Re: Migration and consolidation helm charts for ASF projects from helm/charts to apache/charts git

2020-09-04 Thread Gaetan Semet

Hi,

I am one of the maintainer of the Airflow Chart (stable/airflow at 
https://github.com/helm/charts/tree/master/stable/airflow).

Our idea (described in this discussion 
https://github.com/apache/airflow/issues/10523) is to copy or host the current 
Airflow chart as it is, like a "community maintained project" but hosted at ASF 
somewhere. Ideally, we can continue to maintain or maybe even do some evolution 
on it, but the goal is to redirect users to the official Airflow Chart 
(Bitnami?) so new users can select the one they want, and old users can choose 
when to do the migration, even after november).

Gaetan

On 2020/09/03 21:01:12, Dave Fisher  wrote: 
> Hi -
> 
> Does the Helm Chart community wish to explore becoming an Apache Project 
> Community?
> 
> Regards,
> Dave
> 
> Sent from my iPhone
> 
> > On Sep 3, 2020, at 12:33 PM, Ween Jiann  wrote:
> > 
> > Hi all,
> > 
> > The helm team has deprecated the charts repository and will be archiving it 
> > in Nov. Here’s the link to the notice 
> > https://github.com/helm/charts/blob/master/README.md#deprecation-timeline
> > 
> > It looks like that are quite a few charts for ASF projects such as Airflow, 
> > Hadoop, Spark, Solr (not exhaustive) that have yet to be adopted by anyone. 
> > It would make sense to re-home them into a single git in for example 
> > apache/charts.

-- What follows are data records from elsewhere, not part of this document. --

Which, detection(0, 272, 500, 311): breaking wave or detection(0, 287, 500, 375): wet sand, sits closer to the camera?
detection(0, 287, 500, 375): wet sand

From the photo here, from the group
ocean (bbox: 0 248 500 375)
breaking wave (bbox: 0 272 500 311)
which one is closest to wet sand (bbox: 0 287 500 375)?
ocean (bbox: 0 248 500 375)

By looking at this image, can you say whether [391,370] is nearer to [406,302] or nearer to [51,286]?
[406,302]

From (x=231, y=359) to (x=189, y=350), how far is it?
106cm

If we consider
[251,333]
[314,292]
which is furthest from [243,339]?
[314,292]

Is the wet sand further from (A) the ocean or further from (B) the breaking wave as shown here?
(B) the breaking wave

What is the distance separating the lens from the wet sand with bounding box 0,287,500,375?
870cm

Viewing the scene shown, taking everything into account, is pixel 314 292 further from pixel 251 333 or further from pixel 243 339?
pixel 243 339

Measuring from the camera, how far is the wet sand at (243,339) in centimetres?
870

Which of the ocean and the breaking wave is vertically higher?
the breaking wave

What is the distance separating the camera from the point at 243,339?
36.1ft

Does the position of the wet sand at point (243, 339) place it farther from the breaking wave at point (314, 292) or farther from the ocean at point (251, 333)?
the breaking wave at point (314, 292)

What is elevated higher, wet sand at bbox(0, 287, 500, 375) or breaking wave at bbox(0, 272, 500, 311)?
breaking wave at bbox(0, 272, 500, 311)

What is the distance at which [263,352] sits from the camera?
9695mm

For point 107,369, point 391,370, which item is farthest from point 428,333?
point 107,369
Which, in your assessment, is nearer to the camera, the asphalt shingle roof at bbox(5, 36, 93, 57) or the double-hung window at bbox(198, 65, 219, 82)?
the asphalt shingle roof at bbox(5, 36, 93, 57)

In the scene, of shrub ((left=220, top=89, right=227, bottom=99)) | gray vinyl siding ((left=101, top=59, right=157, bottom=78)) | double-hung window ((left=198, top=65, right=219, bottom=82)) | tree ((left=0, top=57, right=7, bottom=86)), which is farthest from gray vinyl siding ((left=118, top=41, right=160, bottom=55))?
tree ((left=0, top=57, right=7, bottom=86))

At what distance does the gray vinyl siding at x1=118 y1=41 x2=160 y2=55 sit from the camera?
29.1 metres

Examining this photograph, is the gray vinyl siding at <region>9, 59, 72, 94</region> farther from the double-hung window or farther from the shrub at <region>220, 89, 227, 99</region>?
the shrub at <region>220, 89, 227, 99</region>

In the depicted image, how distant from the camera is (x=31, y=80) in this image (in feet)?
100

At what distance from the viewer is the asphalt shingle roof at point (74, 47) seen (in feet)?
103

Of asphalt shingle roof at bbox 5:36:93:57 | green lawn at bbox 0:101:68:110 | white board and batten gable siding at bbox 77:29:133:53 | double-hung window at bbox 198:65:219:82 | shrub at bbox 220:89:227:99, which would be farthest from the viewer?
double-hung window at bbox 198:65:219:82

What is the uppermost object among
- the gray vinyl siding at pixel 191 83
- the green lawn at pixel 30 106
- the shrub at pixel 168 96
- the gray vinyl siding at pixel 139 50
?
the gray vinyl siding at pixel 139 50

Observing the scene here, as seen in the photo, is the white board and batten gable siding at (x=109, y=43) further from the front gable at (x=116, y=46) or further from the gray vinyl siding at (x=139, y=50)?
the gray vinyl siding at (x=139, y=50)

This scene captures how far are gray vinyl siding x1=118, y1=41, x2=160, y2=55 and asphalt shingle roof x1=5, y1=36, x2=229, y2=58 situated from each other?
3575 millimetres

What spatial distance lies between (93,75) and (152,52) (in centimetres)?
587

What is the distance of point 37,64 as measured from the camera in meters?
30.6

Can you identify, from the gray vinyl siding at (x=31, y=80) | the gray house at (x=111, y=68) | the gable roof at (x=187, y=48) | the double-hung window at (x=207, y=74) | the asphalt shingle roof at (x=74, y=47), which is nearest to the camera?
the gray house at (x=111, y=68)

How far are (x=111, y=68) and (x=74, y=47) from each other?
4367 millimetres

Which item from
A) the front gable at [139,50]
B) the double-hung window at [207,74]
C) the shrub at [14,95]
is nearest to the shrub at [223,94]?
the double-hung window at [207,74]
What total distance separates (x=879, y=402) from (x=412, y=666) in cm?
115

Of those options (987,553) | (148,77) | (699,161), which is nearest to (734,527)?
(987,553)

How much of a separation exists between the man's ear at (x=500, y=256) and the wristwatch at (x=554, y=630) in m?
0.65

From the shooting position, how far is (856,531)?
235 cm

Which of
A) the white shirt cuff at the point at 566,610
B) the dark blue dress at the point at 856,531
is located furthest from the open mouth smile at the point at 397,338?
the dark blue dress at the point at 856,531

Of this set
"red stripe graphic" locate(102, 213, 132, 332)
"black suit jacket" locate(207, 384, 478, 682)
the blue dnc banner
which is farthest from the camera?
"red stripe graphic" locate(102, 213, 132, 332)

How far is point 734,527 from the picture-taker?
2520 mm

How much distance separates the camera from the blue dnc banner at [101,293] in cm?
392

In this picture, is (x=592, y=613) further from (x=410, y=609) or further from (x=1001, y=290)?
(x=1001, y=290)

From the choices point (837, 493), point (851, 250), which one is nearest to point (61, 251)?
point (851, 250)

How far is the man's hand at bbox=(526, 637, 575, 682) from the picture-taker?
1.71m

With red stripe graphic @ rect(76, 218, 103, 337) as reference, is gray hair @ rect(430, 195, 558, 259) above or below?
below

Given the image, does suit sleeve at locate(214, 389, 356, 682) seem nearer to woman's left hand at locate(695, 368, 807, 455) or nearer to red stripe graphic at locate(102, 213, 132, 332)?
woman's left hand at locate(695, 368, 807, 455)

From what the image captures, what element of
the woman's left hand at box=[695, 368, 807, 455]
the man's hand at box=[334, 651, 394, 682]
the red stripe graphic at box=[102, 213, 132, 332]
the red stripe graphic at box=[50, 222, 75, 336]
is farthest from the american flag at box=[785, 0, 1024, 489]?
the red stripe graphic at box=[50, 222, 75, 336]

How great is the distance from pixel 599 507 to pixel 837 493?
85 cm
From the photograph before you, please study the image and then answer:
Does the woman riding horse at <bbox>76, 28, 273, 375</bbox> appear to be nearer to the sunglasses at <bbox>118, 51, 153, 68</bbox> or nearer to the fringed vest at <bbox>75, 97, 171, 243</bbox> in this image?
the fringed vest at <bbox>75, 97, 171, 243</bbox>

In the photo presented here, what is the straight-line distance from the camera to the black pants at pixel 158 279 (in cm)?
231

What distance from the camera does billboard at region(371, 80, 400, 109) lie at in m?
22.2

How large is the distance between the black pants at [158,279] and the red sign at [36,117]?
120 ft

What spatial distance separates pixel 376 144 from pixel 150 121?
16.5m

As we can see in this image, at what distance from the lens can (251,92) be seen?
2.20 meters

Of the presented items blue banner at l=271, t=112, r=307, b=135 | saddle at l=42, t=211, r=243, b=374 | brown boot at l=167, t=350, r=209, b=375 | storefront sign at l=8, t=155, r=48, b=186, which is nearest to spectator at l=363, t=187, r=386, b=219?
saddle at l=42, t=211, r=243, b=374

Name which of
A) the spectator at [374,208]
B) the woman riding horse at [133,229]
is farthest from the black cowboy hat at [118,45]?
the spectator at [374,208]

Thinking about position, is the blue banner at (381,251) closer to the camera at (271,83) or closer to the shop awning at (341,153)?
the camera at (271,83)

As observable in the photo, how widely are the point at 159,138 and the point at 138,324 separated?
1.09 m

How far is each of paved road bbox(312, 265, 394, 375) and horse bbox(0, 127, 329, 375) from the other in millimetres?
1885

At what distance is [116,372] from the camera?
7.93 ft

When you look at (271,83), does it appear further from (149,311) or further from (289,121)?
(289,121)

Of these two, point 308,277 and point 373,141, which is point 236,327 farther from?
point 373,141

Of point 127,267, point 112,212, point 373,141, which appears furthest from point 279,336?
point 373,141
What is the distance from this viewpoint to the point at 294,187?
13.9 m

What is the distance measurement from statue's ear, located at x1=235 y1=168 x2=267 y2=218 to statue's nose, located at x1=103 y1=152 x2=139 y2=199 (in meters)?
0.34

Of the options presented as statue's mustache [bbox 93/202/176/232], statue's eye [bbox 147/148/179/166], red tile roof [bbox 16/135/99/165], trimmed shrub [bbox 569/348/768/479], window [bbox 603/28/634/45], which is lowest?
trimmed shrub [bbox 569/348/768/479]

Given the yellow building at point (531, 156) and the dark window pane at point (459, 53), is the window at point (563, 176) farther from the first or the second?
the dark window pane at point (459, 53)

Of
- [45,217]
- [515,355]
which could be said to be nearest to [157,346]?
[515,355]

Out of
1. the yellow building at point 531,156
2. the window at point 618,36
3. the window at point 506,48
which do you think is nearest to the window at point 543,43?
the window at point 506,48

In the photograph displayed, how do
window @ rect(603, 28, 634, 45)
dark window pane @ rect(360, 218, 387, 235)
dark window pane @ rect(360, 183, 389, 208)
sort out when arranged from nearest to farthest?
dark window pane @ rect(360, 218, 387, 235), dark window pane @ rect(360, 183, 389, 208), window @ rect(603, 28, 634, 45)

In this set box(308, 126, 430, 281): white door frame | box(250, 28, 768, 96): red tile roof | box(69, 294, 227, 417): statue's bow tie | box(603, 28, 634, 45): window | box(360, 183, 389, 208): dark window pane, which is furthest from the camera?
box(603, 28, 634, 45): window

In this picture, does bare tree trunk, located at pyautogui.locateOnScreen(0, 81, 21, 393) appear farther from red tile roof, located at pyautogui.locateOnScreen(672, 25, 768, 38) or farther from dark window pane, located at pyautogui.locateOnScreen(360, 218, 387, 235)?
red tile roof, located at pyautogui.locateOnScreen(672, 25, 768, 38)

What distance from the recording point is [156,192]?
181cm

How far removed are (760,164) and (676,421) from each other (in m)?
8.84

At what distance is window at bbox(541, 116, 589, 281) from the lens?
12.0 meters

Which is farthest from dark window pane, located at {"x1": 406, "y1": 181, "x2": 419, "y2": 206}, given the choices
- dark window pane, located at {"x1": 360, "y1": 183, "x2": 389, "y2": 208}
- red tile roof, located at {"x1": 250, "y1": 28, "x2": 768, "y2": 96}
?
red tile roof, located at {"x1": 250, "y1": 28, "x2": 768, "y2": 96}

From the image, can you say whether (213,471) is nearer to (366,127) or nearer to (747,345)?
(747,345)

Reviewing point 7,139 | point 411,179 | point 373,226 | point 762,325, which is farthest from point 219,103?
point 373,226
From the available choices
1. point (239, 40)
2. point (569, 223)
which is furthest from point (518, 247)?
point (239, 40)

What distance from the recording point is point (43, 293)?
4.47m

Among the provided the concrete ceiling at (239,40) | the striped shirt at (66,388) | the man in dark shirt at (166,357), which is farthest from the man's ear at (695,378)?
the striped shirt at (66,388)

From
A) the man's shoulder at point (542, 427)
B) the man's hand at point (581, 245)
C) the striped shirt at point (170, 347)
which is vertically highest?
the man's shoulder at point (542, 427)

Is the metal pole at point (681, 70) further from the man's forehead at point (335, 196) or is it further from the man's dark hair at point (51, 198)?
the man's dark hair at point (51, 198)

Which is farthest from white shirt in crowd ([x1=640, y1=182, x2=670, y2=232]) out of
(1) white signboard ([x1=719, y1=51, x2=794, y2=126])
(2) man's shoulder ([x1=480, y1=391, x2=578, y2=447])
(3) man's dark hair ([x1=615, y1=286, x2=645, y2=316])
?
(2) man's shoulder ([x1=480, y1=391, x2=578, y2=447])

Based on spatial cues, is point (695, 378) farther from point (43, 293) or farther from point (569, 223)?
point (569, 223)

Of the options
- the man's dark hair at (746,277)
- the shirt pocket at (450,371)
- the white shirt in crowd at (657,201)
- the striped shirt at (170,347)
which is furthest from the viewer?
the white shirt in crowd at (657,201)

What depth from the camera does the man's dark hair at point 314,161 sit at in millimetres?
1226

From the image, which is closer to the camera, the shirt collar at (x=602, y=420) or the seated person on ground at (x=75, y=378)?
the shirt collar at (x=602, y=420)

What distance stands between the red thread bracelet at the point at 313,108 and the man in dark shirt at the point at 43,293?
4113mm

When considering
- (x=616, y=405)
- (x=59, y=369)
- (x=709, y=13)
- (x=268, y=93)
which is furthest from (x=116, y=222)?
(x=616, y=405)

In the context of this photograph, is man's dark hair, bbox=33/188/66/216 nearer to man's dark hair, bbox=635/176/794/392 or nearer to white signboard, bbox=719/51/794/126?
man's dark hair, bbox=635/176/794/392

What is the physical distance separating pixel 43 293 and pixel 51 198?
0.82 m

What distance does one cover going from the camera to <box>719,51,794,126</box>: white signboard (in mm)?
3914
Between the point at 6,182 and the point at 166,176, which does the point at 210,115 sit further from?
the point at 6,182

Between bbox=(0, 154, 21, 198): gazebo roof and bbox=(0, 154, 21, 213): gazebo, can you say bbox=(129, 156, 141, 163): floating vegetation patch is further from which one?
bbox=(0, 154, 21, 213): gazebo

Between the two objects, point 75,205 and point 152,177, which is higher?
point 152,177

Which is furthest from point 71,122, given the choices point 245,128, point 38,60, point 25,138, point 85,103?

This would facilitate easier distribution of various ASF 
> > projects via a single helm repo, and setting up tests and CI integration 
> > needs only to be done once.
> > 
> > Cheers,
> > WJ
> > 
> > -
> > To unsubscribe, e-mail: dev-unsubscr...@community.apache.org
> > For additional commands, e-mail: dev-h...@community.apache.org
> > 
> 
> 
> -
> To unsubscribe, e-mail: dev-unsubscr...@community.apache.org
> For additional commands, e-mail: dev-h...@community.apache.org
> 
> 

-
To unsubscribe, e-mail: dev-unsubscr...@community.apache.org
For additional commands, e-mail: dev-h...@community.apache.org

Re: Migration and consolidation helm charts for ASF projects from helm/charts to apache/charts git

2020-09-04 Thread Jarek Potiuk

Big +1 for doing this within existing ASF infrastructure. Maybe indeed
current SVN  publishing a release snapshot  + mirroring is the best way.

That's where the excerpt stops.